§ ФРАГМЕНТ ТЕКСТА:
Параллельно с этой темой фигурирует и тема народного творчества — художественной самодеятельности.

Отплывает пароход по Чусовой, Каме, Волге и по новому каналу. Две трети действия фильма развертываются на этом пароходе. Пароход проходит через все конструкции канала Волга — Москва, и тут будут происходить все приключения делегации. Во время пути пароходика к нему присоединяются новые художественные коллективы. В Москву приплывает одиннадцать кораблей от одиннадцати республик нашего Союза.

Плывя по Волге, экспедиция останавливается у берегов, знакомится с бытом глухих местностей и их художественным творчеством. Здесь будет использован интереснейший волжский фольклор, старинные песни, частушки, пляски».

Читатель, хорошо помнящий фильм, наверняка догадался, что многого в фильме начисто нет. В нем вообще нет двух параллельных тем. Есть одна — художественной самодеятельности, где ведущую партию исполняет, как легко догадаться, Любовь Орлова. Забавно, что в монологе режиссера о ней ничего не говорится. Про Ильинского все-таки сказано: «начальник кустарной промышленности» и так далее, а про Орлову — нет.

Между тем Александров не мог не знать заранее, какую роль предстоит сыграть актрисе в задуманной ленте. Догадываюсь, что режиссеру не хотелось рекламировать будущую картину как очередную «музкомедию со звездой». Критика и самокритика тех лет взывала к поиску собственной, доподлинно советской трактовки жанра, отличной от западных трафаретов. Отсюда в монологе: «перемены в окружающем»... «развитие культуры»... «рост прежде незаметных людей»... И «быт глухих местностей», и «волжский фольклор», и «одиннадцать кораблей от одиннадцати республик»...

И все это в конце концов потеснилось, ушло и уступило место маленькой письмоносице Дуне Петровой по прозвищу Стрелка. Именно она создает, а затем и возглавляет всю положительную программу действия. Программу бойкую, боевую, вдобавок распаленную личным конфликтом. То есть опять же не личным, но лично-общественным (в духе времени), поскольку здесь, в частной жизни героини, интимное согласие целиком зависит от гражданского.

Так что борьбу маленькой письмоносице приходится вести как бы на два фронта: с врагом внешним — товарищем Бываловым, тем самым начальником кустарной промышленности, который презирает всех и вся, и врагом внутренним — молодым счетоводом Алешей Трубышкиным, который, несмотря на взаимные чувства, не разделяет ее творческих пристрастий и тоже ставит палки в колеса.

Не будем пока заходить за идейную схему этой борьбы. Не будем касаться художественных достоинств каждого из названных персонажей. Тут карты легко спутаются. Окажется, что герой Ильинского нам не менее симпатичен, чем героиня Орловой, Алеша же... но это, повторяю, за рамками идейной схемы.

Между тем этой схемой, суть которой борьба, определяется одно из главных своеобразий характера героини. Не так уж и важно, что Бывалов и Алеша — не одного поля ягоды. Что один вредит в силу чванства и несусветной тупости, а другой — просто по недомыслию. Что одного надо искоренить, а другого перевоспитать. Главное, что и та и другая цель требуют от героини максимальной боевитости и сноровки — самых неотразимых девичьих свойств по тем временам.

§ ЗАПИСИ НАБОРА:
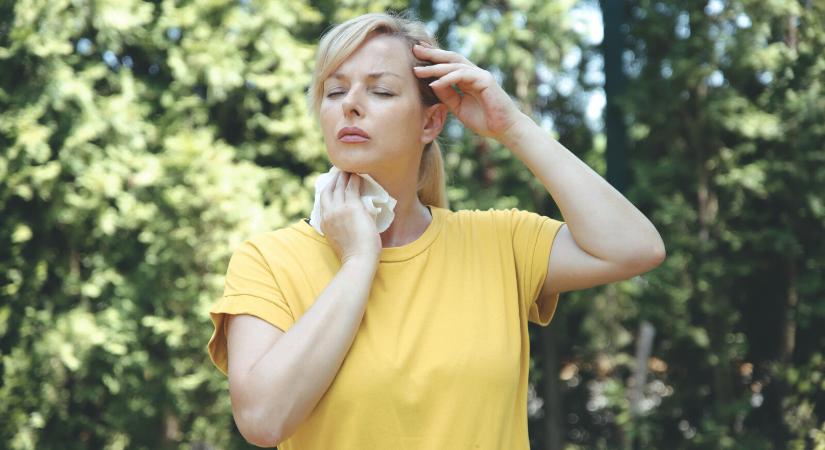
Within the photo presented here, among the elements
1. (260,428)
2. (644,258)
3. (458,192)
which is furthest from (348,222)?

§ ЗАДАНИЕ 1:
Ответьте по фрагменту текста:
(а) Сколько кораблей, согласно монологу режиссера, приплывает в Москву?
(б) Какое прозвище носит письмоносица Дуня Петрова?
(в) Кем работает Алеша Трубышкин?
§ ЗАДАНИЕ 2: Перепишите слово в слово все строки записей, опустив изображения.

§ ПОЛНЫЙ ОТВЕТ 1:
(а) Одиннадцать кораблей, от одиннадцати республик Союза.
(б) Стрелка.
(в) Он молодой счетовод.

§ ПОЛНЫЙ ОТВЕТ 2:
Within the photo presented here, among the elements
1. (260,428)
2. (644,258)
3. (458,192)
which is furthest from (348,222)?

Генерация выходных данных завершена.